For Miss Vane had presumed to ask the superb “beef-eater” who escorted them through the Tower how thick might be the walls, the solidity of which he was enlarging upon, and the cool stare with which he drew the eyes of the whole party upon her, and the gently sarcastic “I do not know; I have never measured them,” with which he replied, had silenced her for the whole afternoon. “That was because I had asked something he could not answer,” she said, in telling the story. “And his manner was so imposing that it was hours before I could rid myself of the impression that I had put a very absurd and improper question. He didn’t refuse sixpence, though, for a piece of ivy from Beauchamp Tower,” she added, shrugging her shoulders.

“Bell,” whispered her sister, “I’ll tell you about the rods and roods, if you won’t measure any more.” Then, having received the promise, she explained the “hitch,” which has doubtless left its little tangle on many a youthful memory.
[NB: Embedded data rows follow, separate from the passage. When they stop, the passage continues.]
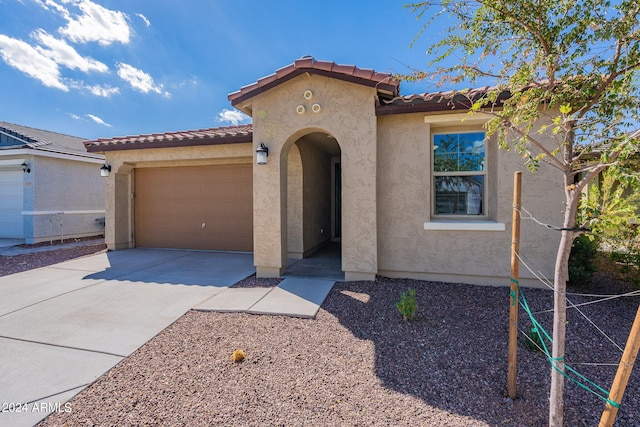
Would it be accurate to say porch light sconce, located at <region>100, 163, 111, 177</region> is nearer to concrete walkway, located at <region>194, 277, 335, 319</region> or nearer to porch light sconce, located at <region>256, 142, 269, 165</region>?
porch light sconce, located at <region>256, 142, 269, 165</region>

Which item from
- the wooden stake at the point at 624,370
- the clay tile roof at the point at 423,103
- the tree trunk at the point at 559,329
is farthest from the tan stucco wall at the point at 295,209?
the wooden stake at the point at 624,370

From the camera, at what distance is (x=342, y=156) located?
6.13m

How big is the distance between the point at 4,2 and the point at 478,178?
1398 centimetres

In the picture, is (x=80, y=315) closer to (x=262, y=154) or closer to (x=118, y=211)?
(x=262, y=154)

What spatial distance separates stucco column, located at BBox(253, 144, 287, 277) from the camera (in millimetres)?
6469

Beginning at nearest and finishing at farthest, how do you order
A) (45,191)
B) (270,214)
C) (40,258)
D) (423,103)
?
(423,103)
(270,214)
(40,258)
(45,191)

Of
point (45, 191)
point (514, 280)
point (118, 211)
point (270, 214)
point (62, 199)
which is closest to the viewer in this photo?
point (514, 280)

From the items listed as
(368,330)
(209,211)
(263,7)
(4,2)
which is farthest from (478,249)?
(4,2)

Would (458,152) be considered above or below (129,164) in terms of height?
below

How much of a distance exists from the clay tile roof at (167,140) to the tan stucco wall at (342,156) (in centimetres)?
191

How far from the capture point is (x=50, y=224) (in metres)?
12.7

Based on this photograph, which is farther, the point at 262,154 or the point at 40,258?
the point at 40,258

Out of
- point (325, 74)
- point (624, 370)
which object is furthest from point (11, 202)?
point (624, 370)

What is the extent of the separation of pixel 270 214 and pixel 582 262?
6.46 metres
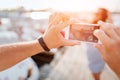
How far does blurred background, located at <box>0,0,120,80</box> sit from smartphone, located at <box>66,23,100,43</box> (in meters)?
0.08

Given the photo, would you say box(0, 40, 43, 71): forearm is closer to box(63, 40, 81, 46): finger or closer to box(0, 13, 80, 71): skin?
Answer: box(0, 13, 80, 71): skin

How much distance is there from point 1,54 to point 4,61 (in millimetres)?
41

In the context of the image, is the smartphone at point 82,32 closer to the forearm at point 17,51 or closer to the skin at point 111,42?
the skin at point 111,42

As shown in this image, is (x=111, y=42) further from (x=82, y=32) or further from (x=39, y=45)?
(x=39, y=45)

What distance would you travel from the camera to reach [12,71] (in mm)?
1379

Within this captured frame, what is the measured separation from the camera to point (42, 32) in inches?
50.1

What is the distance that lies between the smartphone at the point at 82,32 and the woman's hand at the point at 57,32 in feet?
0.09

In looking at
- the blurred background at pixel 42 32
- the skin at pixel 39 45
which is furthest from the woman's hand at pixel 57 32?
the blurred background at pixel 42 32

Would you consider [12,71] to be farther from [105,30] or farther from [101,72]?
[105,30]

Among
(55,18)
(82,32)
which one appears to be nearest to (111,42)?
(82,32)

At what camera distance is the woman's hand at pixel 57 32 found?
1059 millimetres

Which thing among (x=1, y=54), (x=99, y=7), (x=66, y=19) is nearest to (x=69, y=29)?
(x=66, y=19)

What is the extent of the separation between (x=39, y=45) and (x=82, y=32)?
23cm

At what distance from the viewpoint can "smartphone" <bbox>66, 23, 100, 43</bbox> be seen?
3.37 feet
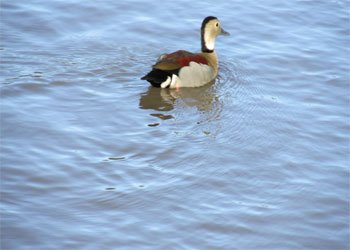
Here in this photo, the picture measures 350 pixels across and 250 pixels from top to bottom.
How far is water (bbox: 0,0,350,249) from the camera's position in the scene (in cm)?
486

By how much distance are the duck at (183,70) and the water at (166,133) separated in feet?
0.52

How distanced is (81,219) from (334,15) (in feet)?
25.0

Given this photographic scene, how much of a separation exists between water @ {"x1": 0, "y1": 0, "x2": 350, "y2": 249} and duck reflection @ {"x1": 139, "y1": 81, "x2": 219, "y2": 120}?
0.03m

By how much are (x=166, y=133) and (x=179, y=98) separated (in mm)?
1388

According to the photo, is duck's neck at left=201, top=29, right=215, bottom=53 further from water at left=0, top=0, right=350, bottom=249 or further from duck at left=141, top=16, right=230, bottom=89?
water at left=0, top=0, right=350, bottom=249

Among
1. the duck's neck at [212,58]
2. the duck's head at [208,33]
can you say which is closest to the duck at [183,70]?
the duck's neck at [212,58]

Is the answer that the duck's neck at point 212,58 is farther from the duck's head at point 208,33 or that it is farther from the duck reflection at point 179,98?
the duck reflection at point 179,98

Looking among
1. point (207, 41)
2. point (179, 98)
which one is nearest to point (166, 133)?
point (179, 98)

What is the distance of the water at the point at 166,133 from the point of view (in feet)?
15.9

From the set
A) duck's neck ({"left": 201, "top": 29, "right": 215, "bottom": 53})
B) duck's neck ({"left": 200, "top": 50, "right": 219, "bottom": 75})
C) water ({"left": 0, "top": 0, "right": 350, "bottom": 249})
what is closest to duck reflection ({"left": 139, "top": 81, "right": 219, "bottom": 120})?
water ({"left": 0, "top": 0, "right": 350, "bottom": 249})

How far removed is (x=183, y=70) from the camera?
8016 mm

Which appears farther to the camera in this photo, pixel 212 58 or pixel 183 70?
pixel 212 58

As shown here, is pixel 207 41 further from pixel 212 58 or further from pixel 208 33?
pixel 212 58

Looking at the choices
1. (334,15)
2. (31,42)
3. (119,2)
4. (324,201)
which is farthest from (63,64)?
(334,15)
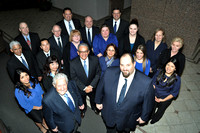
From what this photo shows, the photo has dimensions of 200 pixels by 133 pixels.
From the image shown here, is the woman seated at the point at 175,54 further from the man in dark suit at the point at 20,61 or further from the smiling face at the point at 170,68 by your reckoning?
the man in dark suit at the point at 20,61

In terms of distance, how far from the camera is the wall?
187 inches

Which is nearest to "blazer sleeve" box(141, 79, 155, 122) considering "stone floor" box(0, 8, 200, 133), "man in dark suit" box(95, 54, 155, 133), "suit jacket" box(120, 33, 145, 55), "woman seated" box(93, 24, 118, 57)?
"man in dark suit" box(95, 54, 155, 133)

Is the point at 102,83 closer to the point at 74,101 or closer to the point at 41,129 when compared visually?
the point at 74,101

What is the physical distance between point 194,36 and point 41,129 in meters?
5.81

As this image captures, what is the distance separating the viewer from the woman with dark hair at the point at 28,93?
2471 millimetres

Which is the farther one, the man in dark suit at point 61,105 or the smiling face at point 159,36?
the smiling face at point 159,36

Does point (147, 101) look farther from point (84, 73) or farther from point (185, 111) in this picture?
point (185, 111)

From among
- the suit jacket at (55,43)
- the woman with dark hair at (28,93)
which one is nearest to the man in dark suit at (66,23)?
the suit jacket at (55,43)

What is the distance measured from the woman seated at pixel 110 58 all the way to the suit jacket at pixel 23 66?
1806mm

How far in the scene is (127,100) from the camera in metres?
2.21

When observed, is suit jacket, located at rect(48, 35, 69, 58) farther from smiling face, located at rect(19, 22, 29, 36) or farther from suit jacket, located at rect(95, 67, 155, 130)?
suit jacket, located at rect(95, 67, 155, 130)

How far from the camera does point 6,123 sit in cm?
346

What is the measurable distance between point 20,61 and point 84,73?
1.65m

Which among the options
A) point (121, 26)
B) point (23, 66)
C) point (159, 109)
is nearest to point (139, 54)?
point (159, 109)
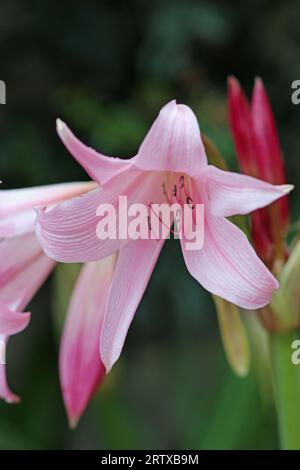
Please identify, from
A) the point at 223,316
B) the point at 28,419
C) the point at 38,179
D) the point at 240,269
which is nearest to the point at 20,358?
the point at 28,419

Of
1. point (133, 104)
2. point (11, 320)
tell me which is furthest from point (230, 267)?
point (133, 104)

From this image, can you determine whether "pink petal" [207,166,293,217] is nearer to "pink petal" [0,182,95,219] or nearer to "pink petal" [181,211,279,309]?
"pink petal" [181,211,279,309]

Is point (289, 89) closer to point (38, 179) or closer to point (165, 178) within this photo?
point (38, 179)

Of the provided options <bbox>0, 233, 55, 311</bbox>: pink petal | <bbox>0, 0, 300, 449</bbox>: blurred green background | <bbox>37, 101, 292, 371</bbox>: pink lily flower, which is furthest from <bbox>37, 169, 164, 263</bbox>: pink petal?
<bbox>0, 0, 300, 449</bbox>: blurred green background

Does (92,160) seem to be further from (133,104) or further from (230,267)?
(133,104)

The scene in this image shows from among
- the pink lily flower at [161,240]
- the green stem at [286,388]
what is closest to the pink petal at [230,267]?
the pink lily flower at [161,240]

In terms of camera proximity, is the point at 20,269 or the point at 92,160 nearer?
the point at 92,160

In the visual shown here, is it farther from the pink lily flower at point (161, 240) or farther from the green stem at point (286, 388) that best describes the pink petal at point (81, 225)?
the green stem at point (286, 388)
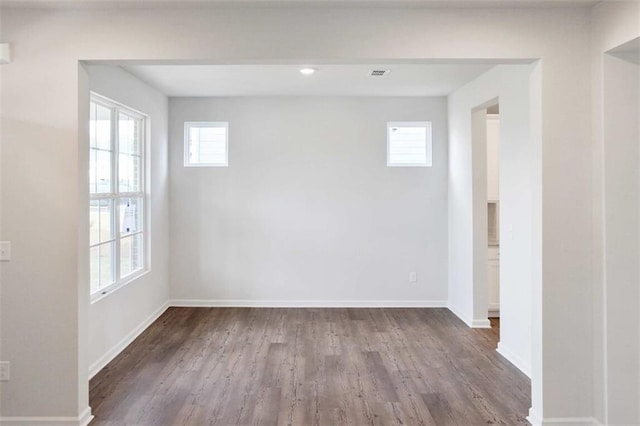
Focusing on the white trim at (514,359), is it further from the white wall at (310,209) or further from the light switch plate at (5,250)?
the light switch plate at (5,250)

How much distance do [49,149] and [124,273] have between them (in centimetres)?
197

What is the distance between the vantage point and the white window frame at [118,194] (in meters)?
3.93

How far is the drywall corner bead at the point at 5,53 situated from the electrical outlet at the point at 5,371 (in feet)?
6.08

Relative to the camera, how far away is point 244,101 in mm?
5766

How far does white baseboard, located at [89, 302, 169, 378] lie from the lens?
146 inches

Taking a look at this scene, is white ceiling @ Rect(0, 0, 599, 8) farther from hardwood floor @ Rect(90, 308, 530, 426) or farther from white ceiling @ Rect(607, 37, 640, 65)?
hardwood floor @ Rect(90, 308, 530, 426)

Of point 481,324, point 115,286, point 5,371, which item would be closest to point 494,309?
point 481,324

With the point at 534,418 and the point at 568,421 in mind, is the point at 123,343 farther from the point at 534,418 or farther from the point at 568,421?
the point at 568,421

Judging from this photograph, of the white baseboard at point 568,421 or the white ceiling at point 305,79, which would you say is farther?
the white ceiling at point 305,79

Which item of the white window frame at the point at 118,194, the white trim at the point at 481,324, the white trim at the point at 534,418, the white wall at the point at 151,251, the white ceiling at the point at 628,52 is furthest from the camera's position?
the white trim at the point at 481,324

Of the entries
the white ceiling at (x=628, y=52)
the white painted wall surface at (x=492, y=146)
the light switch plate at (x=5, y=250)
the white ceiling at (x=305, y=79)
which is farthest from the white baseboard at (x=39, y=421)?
the white painted wall surface at (x=492, y=146)

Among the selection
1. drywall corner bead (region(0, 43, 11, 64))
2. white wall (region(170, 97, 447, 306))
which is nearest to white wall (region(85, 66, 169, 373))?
white wall (region(170, 97, 447, 306))

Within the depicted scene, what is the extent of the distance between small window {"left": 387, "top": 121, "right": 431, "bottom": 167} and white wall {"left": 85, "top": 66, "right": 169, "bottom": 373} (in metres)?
2.87

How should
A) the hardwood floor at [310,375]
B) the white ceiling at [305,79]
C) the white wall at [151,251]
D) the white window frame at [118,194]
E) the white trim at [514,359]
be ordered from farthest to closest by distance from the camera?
the white ceiling at [305,79] < the white window frame at [118,194] < the white wall at [151,251] < the white trim at [514,359] < the hardwood floor at [310,375]
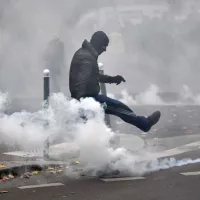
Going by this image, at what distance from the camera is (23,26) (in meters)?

A woman with a white handkerchief on her head came along, and beckoned to the ragged man with the roses, who was still lounging near, and the two went off together.

“Did you notice how she beckoned?” the Signora asked. “I always notice that here. They beckon as if indicating the feet, the palm of the hand being downward, the fingers toward the ground. We beckon with the palm and fingers upward, indicating the head. It used to confuse me, and I fancied myself sent away with a refusal when I was invited to enter. You will have to learn their signs. A certain shrug and raising of the eyebrows mean no. Another no—an odious one to me—is to wag to and fro the uplifted forefinger of the right hand. This is nearly always accompanied by a compression or puckering up of the mouth. But, my dear friends, it is time for luncheon. Shall we go?”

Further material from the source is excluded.